Herhaal de volledige tekst over de Nederlandse politie in WOII woord voor woord.

BRONTEKST:
==================================================

Lintopdrachten overslaan
Verdergaan naar hoofdinhoud

33. De Nederlandse politie in WOII (1942-1943)

Eind 1941 had Rauter de leiders van de Nederlandse politie die hem probeerden te dwarsbomen of zijn besluiten te saboteren weggewerkt. De politieschool in Schalkhaar met de naam Politieopleidingsbataljon was er gekomen. In 1942 wilde hij een stap verder gaan met het vormen van een politie die beantwoordde aan het ideaal van het nationaal-socialisme. Om dat doel te bereiken moesten de lagere rangen van onwelwillend personeel gezuiverd worden en vervangen door Nederlandse nazi’s.

In mei 1942 kregen alle officieren van de Marechaussee een brief in de bus waarin hen werd bevolen zich te melden ter controle. Dit was een valstrik want alle officieren werden opgepakt en naar een Duits krijgsgevangenkamp overgebracht. Kort daarop vond er in het hele land een ontslaggolf plaats. Politiemannen van wie werd aangenomen dat zij het Duitse Rijk vijandig gezind waren werden ontslagen en kwamen in aanmerking om gedwongen in Duitsland te moeten gaan werken. Hiermee zat de angst er bij de meeste politiemannen goed in.

==================================================

[Gegevens voor redeneren over scènegeometrie]
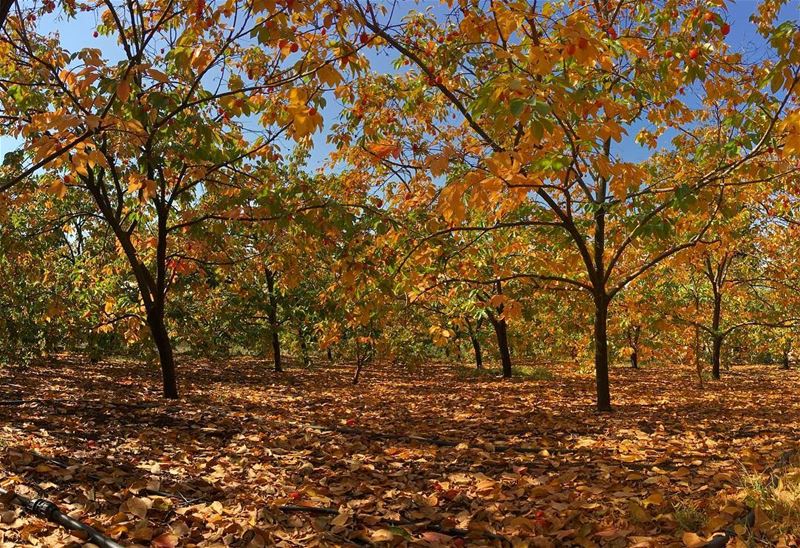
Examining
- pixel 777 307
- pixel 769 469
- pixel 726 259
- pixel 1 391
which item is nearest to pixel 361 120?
pixel 769 469

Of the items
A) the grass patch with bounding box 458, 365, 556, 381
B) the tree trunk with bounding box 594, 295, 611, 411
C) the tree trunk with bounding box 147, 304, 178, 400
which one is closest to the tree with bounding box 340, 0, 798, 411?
the tree trunk with bounding box 594, 295, 611, 411

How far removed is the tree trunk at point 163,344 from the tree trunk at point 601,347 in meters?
6.30

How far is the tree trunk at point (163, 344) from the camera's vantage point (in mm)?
7938

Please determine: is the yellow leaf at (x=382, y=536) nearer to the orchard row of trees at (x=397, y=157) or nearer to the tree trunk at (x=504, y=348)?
Answer: the orchard row of trees at (x=397, y=157)

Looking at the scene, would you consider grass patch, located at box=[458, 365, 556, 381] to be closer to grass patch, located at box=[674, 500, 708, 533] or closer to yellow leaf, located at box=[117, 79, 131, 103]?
grass patch, located at box=[674, 500, 708, 533]

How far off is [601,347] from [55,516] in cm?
617

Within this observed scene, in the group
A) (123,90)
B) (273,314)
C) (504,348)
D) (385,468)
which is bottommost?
(385,468)

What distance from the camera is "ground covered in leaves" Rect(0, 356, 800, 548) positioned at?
304 centimetres

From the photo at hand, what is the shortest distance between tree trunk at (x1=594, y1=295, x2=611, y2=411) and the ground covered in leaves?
0.93 feet

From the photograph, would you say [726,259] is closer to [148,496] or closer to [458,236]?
[458,236]

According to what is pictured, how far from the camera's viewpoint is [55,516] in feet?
9.94

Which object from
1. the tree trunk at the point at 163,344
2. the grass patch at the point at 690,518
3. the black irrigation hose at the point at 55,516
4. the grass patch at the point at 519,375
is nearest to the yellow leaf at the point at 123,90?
the black irrigation hose at the point at 55,516

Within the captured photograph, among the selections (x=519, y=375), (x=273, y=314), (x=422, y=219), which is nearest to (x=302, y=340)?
(x=273, y=314)

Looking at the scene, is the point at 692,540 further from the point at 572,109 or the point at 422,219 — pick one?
the point at 422,219
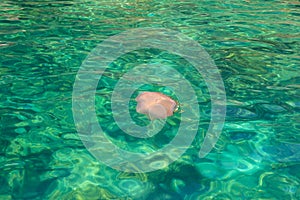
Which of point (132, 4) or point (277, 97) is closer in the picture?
point (277, 97)

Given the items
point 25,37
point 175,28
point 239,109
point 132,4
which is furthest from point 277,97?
point 132,4

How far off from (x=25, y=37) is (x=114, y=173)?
354cm

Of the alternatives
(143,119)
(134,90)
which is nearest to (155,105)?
(143,119)

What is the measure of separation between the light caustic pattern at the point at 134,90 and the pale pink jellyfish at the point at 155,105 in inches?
4.6

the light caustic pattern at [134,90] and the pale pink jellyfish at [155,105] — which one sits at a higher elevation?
the pale pink jellyfish at [155,105]

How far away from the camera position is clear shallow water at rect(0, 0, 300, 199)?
8.54 ft

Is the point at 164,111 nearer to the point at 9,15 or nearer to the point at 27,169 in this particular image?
the point at 27,169

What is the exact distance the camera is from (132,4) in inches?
328

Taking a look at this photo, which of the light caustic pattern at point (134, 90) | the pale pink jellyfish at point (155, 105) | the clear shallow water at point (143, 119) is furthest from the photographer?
the pale pink jellyfish at point (155, 105)

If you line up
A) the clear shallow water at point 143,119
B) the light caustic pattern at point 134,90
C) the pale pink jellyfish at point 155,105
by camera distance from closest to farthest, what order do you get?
the clear shallow water at point 143,119
the light caustic pattern at point 134,90
the pale pink jellyfish at point 155,105

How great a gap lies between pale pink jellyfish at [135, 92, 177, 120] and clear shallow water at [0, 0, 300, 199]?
0.35 ft

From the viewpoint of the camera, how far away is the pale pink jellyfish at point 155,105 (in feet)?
11.5

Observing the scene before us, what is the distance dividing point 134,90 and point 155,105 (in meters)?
0.51

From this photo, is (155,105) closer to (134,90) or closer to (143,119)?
(143,119)
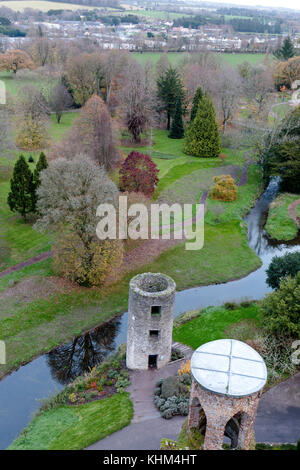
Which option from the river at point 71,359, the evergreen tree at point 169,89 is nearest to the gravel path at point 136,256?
the river at point 71,359

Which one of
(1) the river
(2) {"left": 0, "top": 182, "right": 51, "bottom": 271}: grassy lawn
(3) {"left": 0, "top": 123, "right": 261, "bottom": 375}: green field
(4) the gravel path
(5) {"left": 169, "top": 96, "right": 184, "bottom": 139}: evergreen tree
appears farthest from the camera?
(5) {"left": 169, "top": 96, "right": 184, "bottom": 139}: evergreen tree

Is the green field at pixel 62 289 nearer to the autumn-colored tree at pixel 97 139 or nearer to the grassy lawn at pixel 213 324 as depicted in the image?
the grassy lawn at pixel 213 324

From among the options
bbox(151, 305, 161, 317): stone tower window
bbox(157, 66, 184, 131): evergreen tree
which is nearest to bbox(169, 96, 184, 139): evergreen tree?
bbox(157, 66, 184, 131): evergreen tree

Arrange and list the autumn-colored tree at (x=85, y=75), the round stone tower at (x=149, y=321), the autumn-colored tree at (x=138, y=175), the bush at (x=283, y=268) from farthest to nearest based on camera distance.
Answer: the autumn-colored tree at (x=85, y=75), the autumn-colored tree at (x=138, y=175), the bush at (x=283, y=268), the round stone tower at (x=149, y=321)

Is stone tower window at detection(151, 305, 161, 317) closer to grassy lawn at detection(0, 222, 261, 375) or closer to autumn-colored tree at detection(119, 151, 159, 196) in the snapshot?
grassy lawn at detection(0, 222, 261, 375)

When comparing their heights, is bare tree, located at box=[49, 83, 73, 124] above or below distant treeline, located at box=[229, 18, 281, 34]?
below

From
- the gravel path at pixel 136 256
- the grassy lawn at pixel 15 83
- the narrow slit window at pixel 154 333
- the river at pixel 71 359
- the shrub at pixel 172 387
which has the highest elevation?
the grassy lawn at pixel 15 83

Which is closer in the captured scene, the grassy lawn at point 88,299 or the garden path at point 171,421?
the garden path at point 171,421
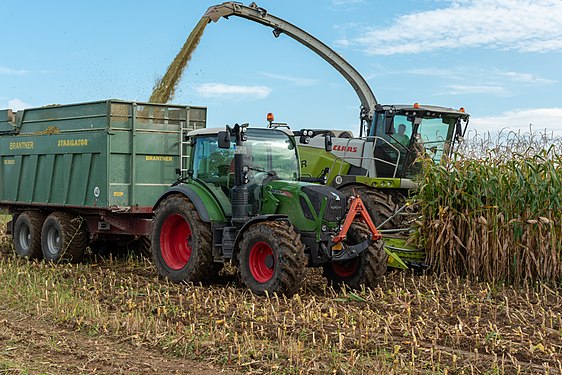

==================================================

JOUW ANTWOORD:
Lintopdrachten overslaan
Verdergaan naar hoofdinhoud

33. De Nederlandse politie in WOII (1942-1943)

Eind 1941 had Rauter de leiders van de Nederlandse politie die hem probeerden te dwarsbomen of zijn besluiten te saboteren weggewerkt. De politieschool in Schalkhaar met de naam Politieopleidingsbataljon was er gekomen. In 1942 wilde hij een stap verder gaan met het vormen van een politie die beantwoordde aan het ideaal van het nationaal-socialisme. Om dat doel te bereiken moesten de lagere rangen van onwelwillend personeel gezuiverd worden en vervangen door Nederlandse nazi’s.

In mei 1942 kregen alle officieren van de Marechaussee een brief in de bus waarin hen werd bevolen zich te melden ter controle. Dit was een valstrik want alle officieren werden opgepakt en naar een Duits krijgsgevangenkamp overgebracht. Kort daarop vond er in het hele land een ontslaggolf plaats. Politiemannen van wie werd aangenomen dat zij het Duitse Rijk vijandig gezind waren werden ontslagen en kwamen in aanmerking om gedwongen in Duitsland te moeten gaan werken. Hiermee zat de angst er bij de meeste politiemannen goed in.